At home i use rodi but at my work I have no way of making rodi water.
So my question is , is ro water really that much better then the bottled water I have provided a link for. This bottled water reads 0 tds.
Full details for the water are in the link . The bottled water I am referring to in the link is the Drinking water or the Distilled water, not the natural spring or the flouridated water.

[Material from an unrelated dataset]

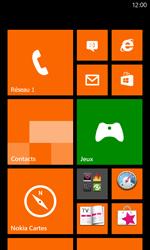 Nokia Lumia 820 / Lumia 920 - Réseau - Sélection manuelle du réseau - Étape 9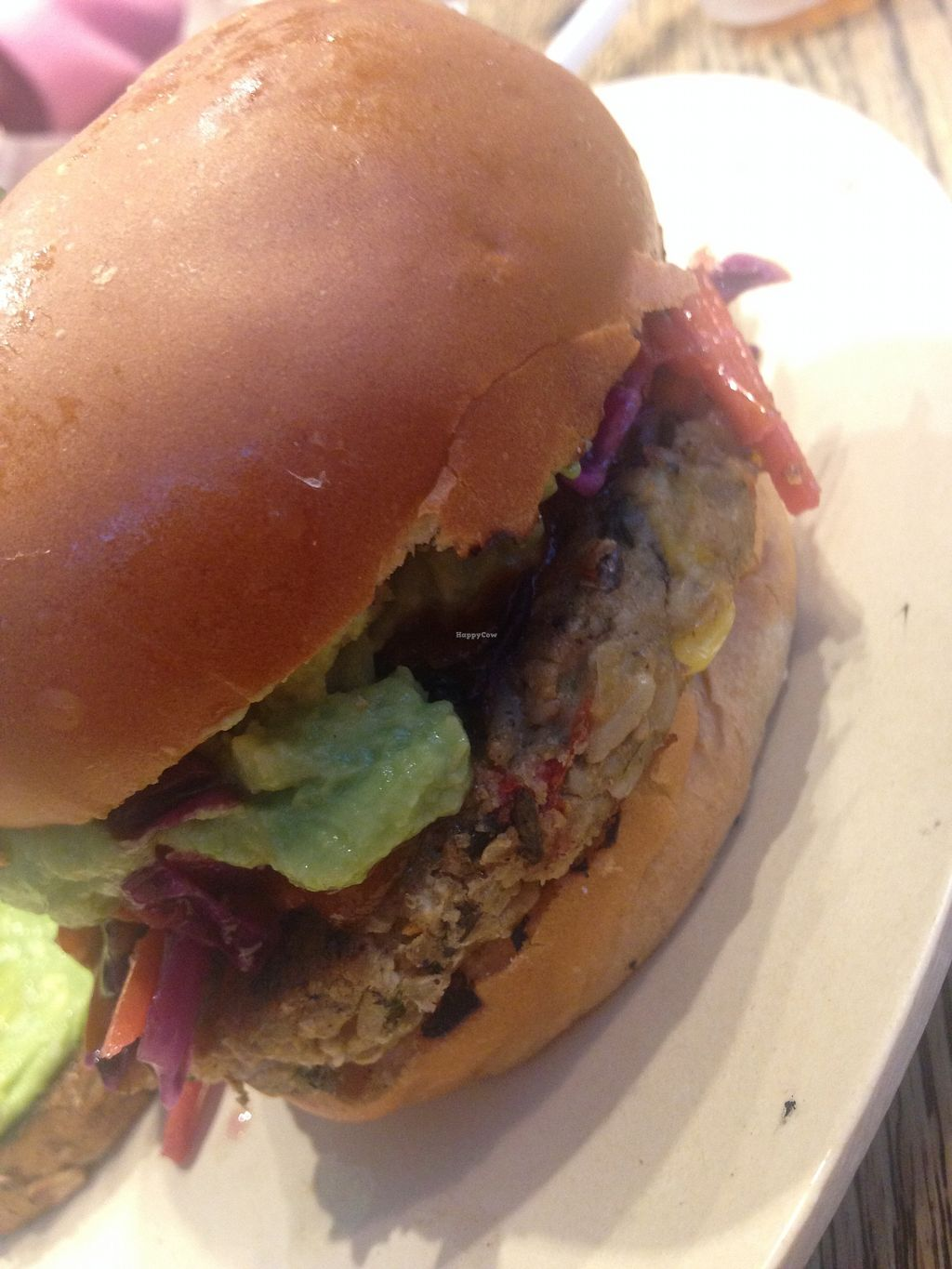 """Photo of b.good  by <a href=""""/members/profile/BreannaWhite"""">BreannaWhite</a> <br/>Veggie Burger <br/> January 28, 2018  - <a href='/contact/abuse/image/84599/352143'>Report</a>"""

Deer Park Spring Water (http://www.nestle-watersna.com/pdf/DP_BWFA.pdf)

Thanks

Jeff
12/20/2008, 09:47 AM
A small ro/di unit and a faucet adaptor will pay for itself in time and should be easier then lugging around bottled water IMO. If you trust the bottled water and dont mind carrying around bottles of water then dont worry about it.

Genetics
12/20/2008, 11:34 AM
On the PDF, they don't list phosphate levels or ammonia. There nitrate levels are higher than what I keep my tank at. So I would probably say that is not an ideal situation. I would go with an RO unit. They pay for themselves in less than 100 gallons.

tonym10
12/20/2008, 12:27 PM
Nitrate is listed at not detectible for their distilled and not detectible to .17 nitrate . Do we have a dependable test kit that measures 1/10th of 1 ppm of nitrate? Nitrite is 0 , I can measure ammonia and phosphate to verify they are 0.

tonym10
12/20/2008, 12:29 PM
I own a ro/di unit . The cost is not the point . Buying water is much more expensive then making ro. I cannot make ro water here. The question is will this water based on the data be as good as ro water would be.

bertoni
12/20/2008, 06:21 PM
I would buy distilled water. That should be fine. I wouldn't risk spring water, since it could have a lot of surprises in it, but it might be fine.

michaeldaly
12/21/2008, 04:47 AM
The bottled water is most probably worse than tap water, many of them contain large amounts of minerals.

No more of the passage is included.